> YOUR OBJECTIVE: Rewrite the entries below with each occurrence of "black sneaker" swapped for "dark sneaker", keeping every other character the same.

START

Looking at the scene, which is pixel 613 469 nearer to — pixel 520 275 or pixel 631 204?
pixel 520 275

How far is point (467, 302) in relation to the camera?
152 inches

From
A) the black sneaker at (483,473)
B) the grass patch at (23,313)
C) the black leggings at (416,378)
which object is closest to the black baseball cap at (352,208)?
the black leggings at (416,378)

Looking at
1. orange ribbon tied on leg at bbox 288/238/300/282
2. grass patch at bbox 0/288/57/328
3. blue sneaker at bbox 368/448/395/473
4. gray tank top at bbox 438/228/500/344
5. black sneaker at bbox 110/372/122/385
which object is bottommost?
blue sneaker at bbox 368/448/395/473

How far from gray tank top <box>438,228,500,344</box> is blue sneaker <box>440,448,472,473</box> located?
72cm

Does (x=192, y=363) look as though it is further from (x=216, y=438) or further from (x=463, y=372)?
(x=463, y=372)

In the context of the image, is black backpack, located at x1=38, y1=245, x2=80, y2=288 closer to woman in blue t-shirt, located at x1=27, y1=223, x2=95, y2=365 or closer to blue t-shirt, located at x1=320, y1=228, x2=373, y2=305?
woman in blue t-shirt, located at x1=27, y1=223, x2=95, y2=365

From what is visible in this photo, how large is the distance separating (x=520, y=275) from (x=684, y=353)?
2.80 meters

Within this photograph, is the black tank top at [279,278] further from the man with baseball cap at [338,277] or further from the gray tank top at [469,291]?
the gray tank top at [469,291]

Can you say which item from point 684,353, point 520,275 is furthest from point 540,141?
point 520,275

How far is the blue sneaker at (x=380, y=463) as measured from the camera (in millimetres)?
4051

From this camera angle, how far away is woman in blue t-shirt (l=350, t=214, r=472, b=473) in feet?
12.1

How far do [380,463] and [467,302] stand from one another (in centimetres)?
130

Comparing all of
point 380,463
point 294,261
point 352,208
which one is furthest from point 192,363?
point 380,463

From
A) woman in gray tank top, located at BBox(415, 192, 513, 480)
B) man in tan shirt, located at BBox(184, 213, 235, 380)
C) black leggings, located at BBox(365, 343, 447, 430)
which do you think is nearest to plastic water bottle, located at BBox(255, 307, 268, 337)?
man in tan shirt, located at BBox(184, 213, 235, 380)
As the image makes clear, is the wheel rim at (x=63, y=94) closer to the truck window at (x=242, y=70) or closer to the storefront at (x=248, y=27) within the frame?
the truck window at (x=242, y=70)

END

> OUTPUT FOR THIS TASK:
Looking at the scene, which is pixel 613 469 nearer to — pixel 520 275 or pixel 631 204?
pixel 520 275

How far is point (467, 302) in relation to the camera?
152 inches

From
A) the dark sneaker at (483,473)
B) the grass patch at (23,313)
C) the black leggings at (416,378)
which object is closest to the black baseball cap at (352,208)?
the black leggings at (416,378)

Looking at
1. orange ribbon tied on leg at bbox 288/238/300/282
2. grass patch at bbox 0/288/57/328
3. blue sneaker at bbox 368/448/395/473
4. gray tank top at bbox 438/228/500/344
5. dark sneaker at bbox 110/372/122/385
which object is bottommost?
blue sneaker at bbox 368/448/395/473

How far from gray tank top <box>438,228,500,344</box> is blue sneaker <box>440,448,472,473</box> located?
72cm

Does (x=192, y=363) look as though it is further from (x=216, y=438) or further from (x=463, y=372)?
(x=463, y=372)

In the context of the image, is black backpack, located at x1=38, y1=245, x2=80, y2=288 closer to woman in blue t-shirt, located at x1=27, y1=223, x2=95, y2=365 or closer to blue t-shirt, located at x1=320, y1=228, x2=373, y2=305?
woman in blue t-shirt, located at x1=27, y1=223, x2=95, y2=365

From what is visible in this photo, how large is the distance separating (x=520, y=275) from (x=684, y=353)?
2.80 meters

Within this photograph, is the black tank top at [279,278] further from the man with baseball cap at [338,277] or further from the gray tank top at [469,291]?
the gray tank top at [469,291]

Can you say which item from point 684,353, point 520,275 is furthest from point 540,141?
point 520,275

How far is the blue sneaker at (x=380, y=463) as measured from the camera (in millimetres)?
4051

From this camera angle, how far away is woman in blue t-shirt (l=350, t=214, r=472, b=473) in feet?
12.1

How far do [380,463] and [467,302] stand from one another (in centimetres)?
130

Comparing all of
point 380,463
point 294,261
point 352,208
which one is furthest from point 192,363?
point 380,463

From
A) woman in gray tank top, located at BBox(415, 192, 513, 480)
B) man in tan shirt, located at BBox(184, 213, 235, 380)
C) black leggings, located at BBox(365, 343, 447, 430)
which do you think is nearest to plastic water bottle, located at BBox(255, 307, 268, 337)?
man in tan shirt, located at BBox(184, 213, 235, 380)
As the image makes clear, is the wheel rim at (x=63, y=94) closer to the truck window at (x=242, y=70) or closer to the storefront at (x=248, y=27) within the frame?
the truck window at (x=242, y=70)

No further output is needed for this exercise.